Dans ta famille, le lit d’un mort ne se jette pas. Il ne se revend pas non plus. Un vivant finit toujours par le récupérer, bon gré mal gré, pour y dormir à son tour. On peut mimer l’indifférence, mais il reste des rêves, des rencontres oniriques que l’on oublie au matin, mais qui continuent de peser, insidieusement, tout au long de la journée. Le lit de ton aïeul Charles Brunet a fini dans la chambre de Robert, ton grand-père paternel. Et ainsi, l’histoire s’est répétée : la fumée des Gitanes mal éteintes, les ronflements de fatigue, la présence muette de celui qui n’est plus.

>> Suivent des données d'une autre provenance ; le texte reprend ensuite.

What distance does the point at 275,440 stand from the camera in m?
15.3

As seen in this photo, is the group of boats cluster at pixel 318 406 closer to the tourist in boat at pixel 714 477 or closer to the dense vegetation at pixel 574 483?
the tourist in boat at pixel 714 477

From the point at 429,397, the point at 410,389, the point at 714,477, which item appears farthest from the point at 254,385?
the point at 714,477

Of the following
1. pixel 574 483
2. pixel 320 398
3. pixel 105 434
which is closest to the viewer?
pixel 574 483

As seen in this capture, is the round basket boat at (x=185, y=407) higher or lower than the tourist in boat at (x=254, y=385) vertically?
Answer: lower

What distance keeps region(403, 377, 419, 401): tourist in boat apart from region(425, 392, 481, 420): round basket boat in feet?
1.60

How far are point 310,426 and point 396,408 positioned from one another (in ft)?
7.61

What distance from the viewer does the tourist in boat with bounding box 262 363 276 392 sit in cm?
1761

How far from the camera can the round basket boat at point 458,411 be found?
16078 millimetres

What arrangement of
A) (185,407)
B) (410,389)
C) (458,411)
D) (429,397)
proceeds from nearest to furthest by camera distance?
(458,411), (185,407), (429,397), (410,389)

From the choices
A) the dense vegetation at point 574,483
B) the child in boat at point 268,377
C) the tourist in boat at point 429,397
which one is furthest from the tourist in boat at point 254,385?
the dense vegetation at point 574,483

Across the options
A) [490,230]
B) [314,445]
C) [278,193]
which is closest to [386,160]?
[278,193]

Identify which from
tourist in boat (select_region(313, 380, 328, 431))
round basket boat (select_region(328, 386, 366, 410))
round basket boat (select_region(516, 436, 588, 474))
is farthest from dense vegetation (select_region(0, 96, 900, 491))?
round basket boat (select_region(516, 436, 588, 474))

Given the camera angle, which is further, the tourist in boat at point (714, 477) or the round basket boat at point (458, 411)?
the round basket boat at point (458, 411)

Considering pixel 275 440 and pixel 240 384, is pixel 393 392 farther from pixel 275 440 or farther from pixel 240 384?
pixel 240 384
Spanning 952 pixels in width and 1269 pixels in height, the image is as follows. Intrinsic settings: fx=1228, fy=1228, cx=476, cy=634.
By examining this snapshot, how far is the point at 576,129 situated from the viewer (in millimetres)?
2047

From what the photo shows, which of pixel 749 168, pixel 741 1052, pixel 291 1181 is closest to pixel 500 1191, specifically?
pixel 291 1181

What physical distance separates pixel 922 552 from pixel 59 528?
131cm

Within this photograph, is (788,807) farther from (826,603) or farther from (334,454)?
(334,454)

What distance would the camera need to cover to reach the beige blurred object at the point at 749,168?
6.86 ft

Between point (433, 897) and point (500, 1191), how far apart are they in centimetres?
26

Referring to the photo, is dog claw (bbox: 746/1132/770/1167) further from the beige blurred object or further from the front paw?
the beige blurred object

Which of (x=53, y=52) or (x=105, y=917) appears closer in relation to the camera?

C’était un lit en chêne massif, un meuble d’autrefois, robuste, que l’on peut démonter et remonter sans crainte, même après des années. Un menuisier l’avait conçu dans les règles de l’art, avec tenons et mortaises, sans un clou ni une vis. Pas un boulon, rien de ces matériaux modernes qui rendent les lits d’aujourd’hui si éphémères. Tu imagines aisément l’importance que cet achat représentait autrefois, un événement familial. Et cette désinvolture presque choquante avec laquelle on remplace un défunt par un vivant dans ce même lit, relève d’un respect pragmatique pour les objets.
Entre 1972 et 1976, tu as dormi dans le lit de Charles Brunet, lors de tes séjours d’été chez tes grands-parents, Robert et Andrée. Ces étés étaient marqués par un ennui tenace, que tu ne savais encore nommer. Un vide qui te poussait à marcher à travers la campagne bourbonnaise, comme pour échapper à cette sensation d’inexistence. Entre Chazemais et Villevendret, parfois jusqu’à Vallon-en-Sully, quand l’étouffement devenait trop fort. Ces marches, tu les entreprenais déjà pour distancer le vide, pour chercher ailleurs ce que tu ne pouvais être ici.
Le soir venu, tu retournais à la ferme. Ta place était prête à la table familiale, la télévision diffusait les jingles et la météo, puis, avec un sursaut presque rituel, les corps se redressaient au générique du journal télévisé. Le moment de la soupe coïncidait avec les nouvelles du monde, mais ce monde te paraissait encore lointain. Plus de quarante ans plus tard, tu te surprends à établir un lien entre ce lit d’un mort, dans lequel tu as dormi, et cette mélancolie qui n’a jamais cessé de t’accompagner. Pourtant, ce lien n’est qu’une coïncidence, une association d’idées provoquée par la transe de l’écriture. Une manière comme une autre de donner un sens au désastre qui ne tarda pas à suivre.